Hong Kong companies failing to protect rights of small investors
Compliance with city's corporate governance code falls to lowest level since 2006, putting at risk investments from overseas, says study
Hong Kong companies pay too little attention to corporate governance practices that protect the rights of small shareholders, BDO says.
As a result, foreign investors may be discouraged from putting money into these companies, the international accounting firm says.
A BDO study released last month showed the proportion of Hong Kong firms complying with the city's corporate governance code last year had dropped to its lowest level since the code was introduced in 2006.
"The major reason for the slump is some new requirements introduced in 2012 which many companies failed to comply with. This shows many companies are not willing to make quick changes to their internal systems to comply with the corporate governance code," said Patrick Rozario, a director and head of risk advisory services at BDO, who oversaw the annual compliance review.
Rozario told the South China Morning Post that Hong Kong remained attractive to international investors because the mainland had not yet opened up its stock markets, so those wanting to invest in mainland firms were forced to trade in their H shares listed in the city.
"However, once China has its free-trade zones and other reforms to open up its markets, international investors will directly invest in mainland China," he said. "If that happens, what Hong Kong can compete on to retain the international investors is the quality of the market.

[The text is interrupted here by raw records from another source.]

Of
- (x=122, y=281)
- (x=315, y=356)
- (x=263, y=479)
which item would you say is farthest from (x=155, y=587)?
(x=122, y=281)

"The recent corporate governance review, however, was disappointing. If companies do not make improvements to keep high corporate governance standards, Hong Kong will lose out to the mainland market."
Rozario said a major area of non-compliance was the requirement that a firm must have a whistle-blowing policy in place for people to report any malpractices. None of the H-share firms has such a policy.
Of the Hang Seng Composite Index firms, 77 per cent failed to comply with the requirement. Sixty-six per cent of the Hang Seng Index firms did not have such a policy.
Also often disregarded was the requirement for a firm to have a policy for communicating with minority shareholders. Eighty-seven per cent of H-share firms did not have one. Nor did 82 per cent of Hang Seng Composite Index firms and 78 per cent per cent of Hang Seng Index companies.
Another major area of non-compliance was an old requirement for the roles of chairman and chief executive to be held by different persons. Thirteen per cent of H-share companies failed to comply with the requirement, compared with 23 per cent of Hang Seng Composite Index companies and 20 per cent of Hang Seng Index companies.
Rozario said most of the companies in Hong Kong were family-owned, and many did not voluntarily want to comply with the code to offer more protection or disclosure to minority investors.
"The code is on a voluntary basis, meaning the companies would only need to explain non-compliance to shareholders, and they would not face any penalty," he said. "Fortunately, when companies explain any non-compliance, they often indicate they are planning to make changes to comply with the code.
"Let's hope we can see some improvement next year."
He said in the United States and Britain, companies were more willing to make disclosures and voluntarily comply with corporate governance standards.